# Training Decision Transformers with 🤗 transformers

In this tutorial, **you’ll learn to train your first Offline Decision Transformer model from scratch to make a half-cheetah run.** 🏃

❓ If you have questions, please post them on #study-group discord channel 👉 https://discord.gg/aYka4Yhff9

🎮 Environments:
- [Half Cheetah](https://www.gymlibrary.dev/environments/mujoco/half_cheetah/)

⬇️ Here's what you'll achieve at the end of this tutorial. ⬇️

### Prerequisites 🏗️
Before diving into the notebook, you need to:

🔲 📚 [Read the tutorial](https://huggingface.co/blog/train-decision-transformers)

In [1]:
import os
import random
from dataclasses import dataclass

import numpy as np
import torch
from datasets import load_dataset
from tqdm import tqdm
from transformers import DecisionTransformerConfig, Trainer, TrainingArguments, TrainerCallback
from models.decision_mamba import TrainableDT, TrainableDM
from evaluation.evaluate_episodes import evaluate_episode_rtg


### Step 3: Loading the dataset from the 🤗 Hub and instantiating the model

We host a number of Offline RL Datasets on the hub.

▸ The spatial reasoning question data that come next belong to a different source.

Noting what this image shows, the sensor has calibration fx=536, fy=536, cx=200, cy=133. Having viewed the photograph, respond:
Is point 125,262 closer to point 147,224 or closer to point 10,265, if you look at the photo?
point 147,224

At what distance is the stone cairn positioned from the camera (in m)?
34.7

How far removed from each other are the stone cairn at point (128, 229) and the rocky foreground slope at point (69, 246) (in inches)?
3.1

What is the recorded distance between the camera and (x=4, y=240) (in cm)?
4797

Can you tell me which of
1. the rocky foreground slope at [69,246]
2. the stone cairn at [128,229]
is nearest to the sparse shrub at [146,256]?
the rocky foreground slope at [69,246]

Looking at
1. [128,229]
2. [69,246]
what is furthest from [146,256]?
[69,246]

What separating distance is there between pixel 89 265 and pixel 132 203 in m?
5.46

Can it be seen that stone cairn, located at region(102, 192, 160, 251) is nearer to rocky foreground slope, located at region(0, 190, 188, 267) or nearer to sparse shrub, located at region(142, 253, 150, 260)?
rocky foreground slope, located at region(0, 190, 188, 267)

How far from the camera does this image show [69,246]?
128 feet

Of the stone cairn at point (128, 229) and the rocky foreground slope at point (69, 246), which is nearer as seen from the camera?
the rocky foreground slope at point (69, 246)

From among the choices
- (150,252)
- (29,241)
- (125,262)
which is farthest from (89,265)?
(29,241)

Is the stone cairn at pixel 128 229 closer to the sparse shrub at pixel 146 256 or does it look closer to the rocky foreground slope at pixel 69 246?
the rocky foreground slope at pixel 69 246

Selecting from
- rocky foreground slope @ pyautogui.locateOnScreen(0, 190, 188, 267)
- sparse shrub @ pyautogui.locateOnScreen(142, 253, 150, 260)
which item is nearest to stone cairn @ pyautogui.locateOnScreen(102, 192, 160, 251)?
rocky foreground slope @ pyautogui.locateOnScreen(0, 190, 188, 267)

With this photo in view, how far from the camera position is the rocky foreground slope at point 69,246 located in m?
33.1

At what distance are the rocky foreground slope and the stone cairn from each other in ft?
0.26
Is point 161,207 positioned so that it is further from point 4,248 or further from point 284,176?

Today we will be training with the halfcheetah “expert” dataset, hosted here on hub.

First we need to import the load_dataset function from the 🤗 datasets package and download the dataset to our machine.

In [2]:
os.environ["WANDB_DISABLED"] = "true" # we diable weights and biases logging for this tutorial
dataset = load_dataset("edbeeching/decision_transformer_gym_replay", "halfcheetah-expert-v2")


### Step 4: Defining a custom DataCollator for the transformers Trainer class

In [3]:
@dataclass
class DecisionTransformerGymDataCollator:
    return_tensors: str = "pt"
    max_len: int = 20 #subsets of the episode we use for training
    state_dim: int = 17  # size of state space
    act_dim: int = 6  # size of action space
    max_ep_len: int = 1000 # max episode length in the dataset
    scale: float = 1000.0  # normalization of rewards/returns
    state_mean: np.array = None  # to store state means
    state_std: np.array = None  # to store state stds
    p_sample: np.array = None  # a distribution to take account trajectory lengths
    n_traj: int = 0 # to store the number of trajectories in the dataset

    def __init__(self, dataset) -> None:
        self.act_dim = len(dataset[0]["actions"][0])
        self.state_dim = len(dataset[0]["observations"][0])
        self.dataset = dataset
        # calculate dataset stats for normalization of states
        states = []
        traj_lens = []
        for obs in dataset["observations"]:
            states.extend(obs)
            traj_lens.append(len(obs))
        self.n_traj = len(traj_lens)
        states = np.vstack(states)
        self.state_mean, self.state_std = np.mean(states, axis=0), np.std(states, axis=0) + 1e-6
        
        traj_lens = np.array(traj_lens)
        self.p_sample = traj_lens / sum(traj_lens)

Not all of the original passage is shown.